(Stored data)
>>>>

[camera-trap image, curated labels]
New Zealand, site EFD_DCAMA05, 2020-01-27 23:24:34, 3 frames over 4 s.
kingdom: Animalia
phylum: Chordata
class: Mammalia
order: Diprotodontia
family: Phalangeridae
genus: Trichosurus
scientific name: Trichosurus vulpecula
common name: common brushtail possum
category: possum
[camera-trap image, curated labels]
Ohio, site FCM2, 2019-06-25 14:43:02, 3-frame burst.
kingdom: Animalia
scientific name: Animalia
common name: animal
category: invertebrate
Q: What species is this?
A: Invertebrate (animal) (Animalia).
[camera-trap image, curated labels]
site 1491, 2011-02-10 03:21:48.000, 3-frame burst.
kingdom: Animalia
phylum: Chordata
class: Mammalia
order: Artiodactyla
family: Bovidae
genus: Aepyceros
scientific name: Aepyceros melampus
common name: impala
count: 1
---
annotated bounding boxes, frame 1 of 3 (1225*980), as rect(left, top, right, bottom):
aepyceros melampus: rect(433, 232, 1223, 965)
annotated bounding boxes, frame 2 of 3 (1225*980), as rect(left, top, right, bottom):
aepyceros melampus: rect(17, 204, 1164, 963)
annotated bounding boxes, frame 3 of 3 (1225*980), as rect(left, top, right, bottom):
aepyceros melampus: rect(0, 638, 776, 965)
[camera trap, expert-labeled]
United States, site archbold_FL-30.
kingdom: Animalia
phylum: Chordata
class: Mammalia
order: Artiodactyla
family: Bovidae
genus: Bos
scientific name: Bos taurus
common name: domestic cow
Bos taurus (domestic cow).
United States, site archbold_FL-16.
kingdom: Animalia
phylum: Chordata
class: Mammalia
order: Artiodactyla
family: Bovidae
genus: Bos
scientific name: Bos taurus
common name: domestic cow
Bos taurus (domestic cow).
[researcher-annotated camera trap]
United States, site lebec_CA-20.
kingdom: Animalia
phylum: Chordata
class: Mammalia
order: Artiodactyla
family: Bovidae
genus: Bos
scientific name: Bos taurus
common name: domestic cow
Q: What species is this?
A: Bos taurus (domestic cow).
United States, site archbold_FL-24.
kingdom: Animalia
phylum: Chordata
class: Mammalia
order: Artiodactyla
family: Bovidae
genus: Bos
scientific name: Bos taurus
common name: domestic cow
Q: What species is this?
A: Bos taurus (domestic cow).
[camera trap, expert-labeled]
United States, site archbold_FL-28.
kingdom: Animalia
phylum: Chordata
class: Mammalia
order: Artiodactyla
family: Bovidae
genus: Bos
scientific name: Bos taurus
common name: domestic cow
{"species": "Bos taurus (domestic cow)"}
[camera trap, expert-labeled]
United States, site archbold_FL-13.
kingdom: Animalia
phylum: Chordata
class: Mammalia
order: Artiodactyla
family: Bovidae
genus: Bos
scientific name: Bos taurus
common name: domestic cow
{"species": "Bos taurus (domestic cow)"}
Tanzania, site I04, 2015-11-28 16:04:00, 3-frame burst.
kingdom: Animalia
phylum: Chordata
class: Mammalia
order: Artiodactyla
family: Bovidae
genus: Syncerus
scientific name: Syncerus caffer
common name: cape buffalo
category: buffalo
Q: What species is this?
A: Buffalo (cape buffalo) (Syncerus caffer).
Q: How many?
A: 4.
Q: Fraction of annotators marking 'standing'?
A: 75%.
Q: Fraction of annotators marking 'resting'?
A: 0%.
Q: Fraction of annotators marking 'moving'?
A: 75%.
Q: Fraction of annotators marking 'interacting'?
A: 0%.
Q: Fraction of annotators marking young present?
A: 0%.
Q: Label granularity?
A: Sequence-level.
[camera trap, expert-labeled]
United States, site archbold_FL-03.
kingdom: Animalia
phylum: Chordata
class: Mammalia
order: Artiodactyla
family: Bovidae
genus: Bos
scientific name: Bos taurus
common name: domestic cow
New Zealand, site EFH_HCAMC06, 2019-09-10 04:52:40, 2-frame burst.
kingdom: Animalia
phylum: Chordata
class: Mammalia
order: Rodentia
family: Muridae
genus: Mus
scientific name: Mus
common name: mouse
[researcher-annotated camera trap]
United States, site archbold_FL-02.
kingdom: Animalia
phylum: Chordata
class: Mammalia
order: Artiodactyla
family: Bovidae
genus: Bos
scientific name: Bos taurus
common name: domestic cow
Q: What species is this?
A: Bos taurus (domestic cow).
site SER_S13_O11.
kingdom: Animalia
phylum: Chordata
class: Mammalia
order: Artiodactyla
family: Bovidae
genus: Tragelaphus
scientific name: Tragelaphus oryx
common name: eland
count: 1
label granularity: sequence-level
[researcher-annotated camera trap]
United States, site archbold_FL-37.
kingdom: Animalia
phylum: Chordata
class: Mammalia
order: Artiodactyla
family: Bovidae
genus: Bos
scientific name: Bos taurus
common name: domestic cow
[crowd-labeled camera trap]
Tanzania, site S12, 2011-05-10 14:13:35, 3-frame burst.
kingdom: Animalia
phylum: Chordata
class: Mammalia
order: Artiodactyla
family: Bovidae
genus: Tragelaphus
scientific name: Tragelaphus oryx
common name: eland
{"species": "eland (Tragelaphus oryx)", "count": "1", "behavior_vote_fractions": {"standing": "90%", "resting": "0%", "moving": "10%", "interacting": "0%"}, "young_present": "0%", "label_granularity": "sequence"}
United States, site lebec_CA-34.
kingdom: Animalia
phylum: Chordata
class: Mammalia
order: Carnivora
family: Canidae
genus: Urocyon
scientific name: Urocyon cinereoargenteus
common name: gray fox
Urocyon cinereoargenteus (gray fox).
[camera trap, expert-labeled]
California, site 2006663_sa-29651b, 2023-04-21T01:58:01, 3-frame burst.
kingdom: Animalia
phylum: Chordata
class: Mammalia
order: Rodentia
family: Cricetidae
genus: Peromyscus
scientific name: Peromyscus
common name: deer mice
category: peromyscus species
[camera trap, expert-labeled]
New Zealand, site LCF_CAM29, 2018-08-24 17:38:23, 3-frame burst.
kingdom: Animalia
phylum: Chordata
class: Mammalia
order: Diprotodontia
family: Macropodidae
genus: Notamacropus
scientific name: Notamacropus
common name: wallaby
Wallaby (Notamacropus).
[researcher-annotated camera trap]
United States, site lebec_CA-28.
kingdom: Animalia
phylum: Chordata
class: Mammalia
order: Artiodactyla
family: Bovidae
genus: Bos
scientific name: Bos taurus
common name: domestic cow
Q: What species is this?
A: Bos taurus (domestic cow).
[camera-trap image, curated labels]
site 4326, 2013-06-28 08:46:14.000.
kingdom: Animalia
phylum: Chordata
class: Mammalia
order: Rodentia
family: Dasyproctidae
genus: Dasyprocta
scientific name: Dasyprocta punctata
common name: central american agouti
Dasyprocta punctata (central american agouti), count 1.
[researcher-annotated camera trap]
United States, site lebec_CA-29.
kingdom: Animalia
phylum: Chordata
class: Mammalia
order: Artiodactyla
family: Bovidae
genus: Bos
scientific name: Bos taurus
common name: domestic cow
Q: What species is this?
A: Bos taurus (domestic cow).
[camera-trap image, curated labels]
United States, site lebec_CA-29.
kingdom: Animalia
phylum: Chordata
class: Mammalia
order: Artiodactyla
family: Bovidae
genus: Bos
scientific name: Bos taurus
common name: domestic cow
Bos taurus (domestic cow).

<<<<

• **What is expected**
Extract every entry above as it appears.

• **Response to the task**
[camera-trap image, curated labels]
New Zealand, site EFD_DCAMA05, 2020-01-27 23:24:34, 3 frames over 4 s.
kingdom: Animalia
phylum: Chordata
class: Mammalia
order: Diprotodontia
family: Phalangeridae
genus: Trichosurus
scientific name: Trichosurus vulpecula
common name: common brushtail possum
category: possum
[camera-trap image, curated labels]
Ohio, site FCM2, 2019-06-25 14:43:02, 3-frame burst.
kingdom: Animalia
scientific name: Animalia
common name: animal
category: invertebrate
Q: What species is this?
A: Invertebrate (animal) (Animalia).
[camera-trap image, curated labels]
site 1491, 2011-02-10 03:21:48.000, 3-frame burst.
kingdom: Animalia
phylum: Chordata
class: Mammalia
order: Artiodactyla
family: Bovidae
genus: Aepyceros
scientific name: Aepyceros melampus
common name: impala
count: 1
---
annotated bounding boxes, frame 1 of 3 (1225*980), as rect(left, top, right, bottom):
aepyceros melampus: rect(433, 232, 1223, 965)
annotated bounding boxes, frame 2 of 3 (1225*980), as rect(left, top, right, bottom):
aepyceros melampus: rect(17, 204, 1164, 963)
annotated bounding boxes, frame 3 of 3 (1225*980), as rect(left, top, right, bottom):
aepyceros melampus: rect(0, 638, 776, 965)
[camera trap, expert-labeled]
United States, site archbold_FL-30.
kingdom: Animalia
phylum: Chordata
class: Mammalia
order: Artiodactyla
family: Bovidae
genus: Bos
scientific name: Bos taurus
common name: domestic cow
Bos taurus (domestic cow).
United States, site archbold_FL-16.
kingdom: Animalia
phylum: Chordata
class: Mammalia
order: Artiodactyla
family: Bovidae
genus: Bos
scientific name: Bos taurus
common name: domestic cow
Bos taurus (domestic cow).
[researcher-annotated camera trap]
United States, site lebec_CA-20.
kingdom: Animalia
phylum: Chordata
class: Mammalia
order: Artiodactyla
family: Bovidae
genus: Bos
scientific name: Bos taurus
common name: domestic cow
Q: What species is this?
A: Bos taurus (domestic cow).
United States, site archbold_FL-24.
kingdom: Animalia
phylum: Chordata
class: Mammalia
order: Artiodactyla
family: Bovidae
genus: Bos
scientific name: Bos taurus
common name: domestic cow
Q: What species is this?
A: Bos taurus (domestic cow).
[camera trap, expert-labeled]
United States, site archbold_FL-28.
kingdom: Animalia
phylum: Chordata
class: Mammalia
order: Artiodactyla
family: Bovidae
genus: Bos
scientific name: Bos taurus
common name: domestic cow
{"species": "Bos taurus (domestic cow)"}
[camera trap, expert-labeled]
United States, site archbold_FL-13.
kingdom: Animalia
phylum: Chordata
class: Mammalia
order: Artiodactyla
family: Bovidae
genus: Bos
scientific name: Bos taurus
common name: domestic cow
{"species": "Bos taurus (domestic cow)"}
Tanzania, site I04, 2015-11-28 16:04:00, 3-frame burst.
kingdom: Animalia
phylum: Chordata
class: Mammalia
order: Artiodactyla
family: Bovidae
genus: Syncerus
scientific name: Syncerus caffer
common name: cape buffalo
category: buffalo
Q: What species is this?
A: Buffalo (cape buffalo) (Syncerus caffer).
Q: How many?
A: 4.
Q: Fraction of annotators marking 'standing'?
A: 75%.
Q: Fraction of annotators marking 'resting'?
A: 0%.
Q: Fraction of annotators marking 'moving'?
A: 75%.
Q: Fraction of annotators marking 'interacting'?
A: 0%.
Q: Fraction of annotators marking young present?
A: 0%.
Q: Label granularity?
A: Sequence-level.
[camera trap, expert-labeled]
United States, site archbold_FL-03.
kingdom: Animalia
phylum: Chordata
class: Mammalia
order: Artiodactyla
family: Bovidae
genus: Bos
scientific name: Bos taurus
common name: domestic cow
New Zealand, site EFH_HCAMC06, 2019-09-10 04:52:40, 2-frame burst.
kingdom: Animalia
phylum: Chordata
class: Mammalia
order: Rodentia
family: Muridae
genus: Mus
scientific name: Mus
common name: mouse
[researcher-annotated camera trap]
United States, site archbold_FL-02.
kingdom: Animalia
phylum: Chordata
class: Mammalia
order: Artiodactyla
family: Bovidae
genus: Bos
scientific name: Bos taurus
common name: domestic cow
Q: What species is this?
A: Bos taurus (domestic cow).
site SER_S13_O11.
kingdom: Animalia
phylum: Chordata
class: Mammalia
order: Artiodactyla
family: Bovidae
genus: Tragelaphus
scientific name: Tragelaphus oryx
common name: eland
count: 1
label granularity: sequence-level
[researcher-annotated camera trap]
United States, site archbold_FL-37.
kingdom: Animalia
phylum: Chordata
class: Mammalia
order: Artiodactyla
family: Bovidae
genus: Bos
scientific name: Bos taurus
common name: domestic cow
[crowd-labeled camera trap]
Tanzania, site S12, 2011-05-10 14:13:35, 3-frame burst.
kingdom: Animalia
phylum: Chordata
class: Mammalia
order: Artiodactyla
family: Bovidae
genus: Tragelaphus
scientific name: Tragelaphus oryx
common name: eland
{"species": "eland (Tragelaphus oryx)", "count": "1", "behavior_vote_fractions": {"standing": "90%", "resting": "0%", "moving": "10%", "interacting": "0%"}, "young_present": "0%", "label_granularity": "sequence"}
United States, site lebec_CA-34.
kingdom: Animalia
phylum: Chordata
class: Mammalia
order: Carnivora
family: Canidae
genus: Urocyon
scientific name: Urocyon cinereoargenteus
common name: gray fox
Urocyon cinereoargenteus (gray fox).
[camera trap, expert-labeled]
California, site 2006663_sa-29651b, 2023-04-21T01:58:01, 3-frame burst.
kingdom: Animalia
phylum: Chordata
class: Mammalia
order: Rodentia
family: Cricetidae
genus: Peromyscus
scientific name: Peromyscus
common name: deer mice
category: peromyscus species
[camera trap, expert-labeled]
New Zealand, site LCF_CAM29, 2018-08-24 17:38:23, 3-frame burst.
kingdom: Animalia
phylum: Chordata
class: Mammalia
order: Diprotodontia
family: Macropodidae
genus: Notamacropus
scientific name: Notamacropus
common name: wallaby
Wallaby (Notamacropus).
[researcher-annotated camera trap]
United States, site lebec_CA-28.
kingdom: Animalia
phylum: Chordata
class: Mammalia
order: Artiodactyla
family: Bovidae
genus: Bos
scientific name: Bos taurus
common name: domestic cow
Q: What species is this?
A: Bos taurus (domestic cow).
[camera-trap image, curated labels]
site 4326, 2013-06-28 08:46:14.000.
kingdom: Animalia
phylum: Chordata
class: Mammalia
order: Rodentia
family: Dasyproctidae
genus: Dasyprocta
scientific name: Dasyprocta punctata
common name: central american agouti
Dasyprocta punctata (central american agouti), count 1.
[researcher-annotated camera trap]
United States, site lebec_CA-29.
kingdom: Animalia
phylum: Chordata
class: Mammalia
order: Artiodactyla
family: Bovidae
genus: Bos
scientific name: Bos taurus
common name: domestic cow
Q: What species is this?
A: Bos taurus (domestic cow).
[camera-trap image, curated labels]
United States, site lebec_CA-29.
kingdom: Animalia
phylum: Chordata
class: Mammalia
order: Artiodactyla
family: Bovidae
genus: Bos
scientific name: Bos taurus
common name: domestic cow
Bos taurus (domestic cow).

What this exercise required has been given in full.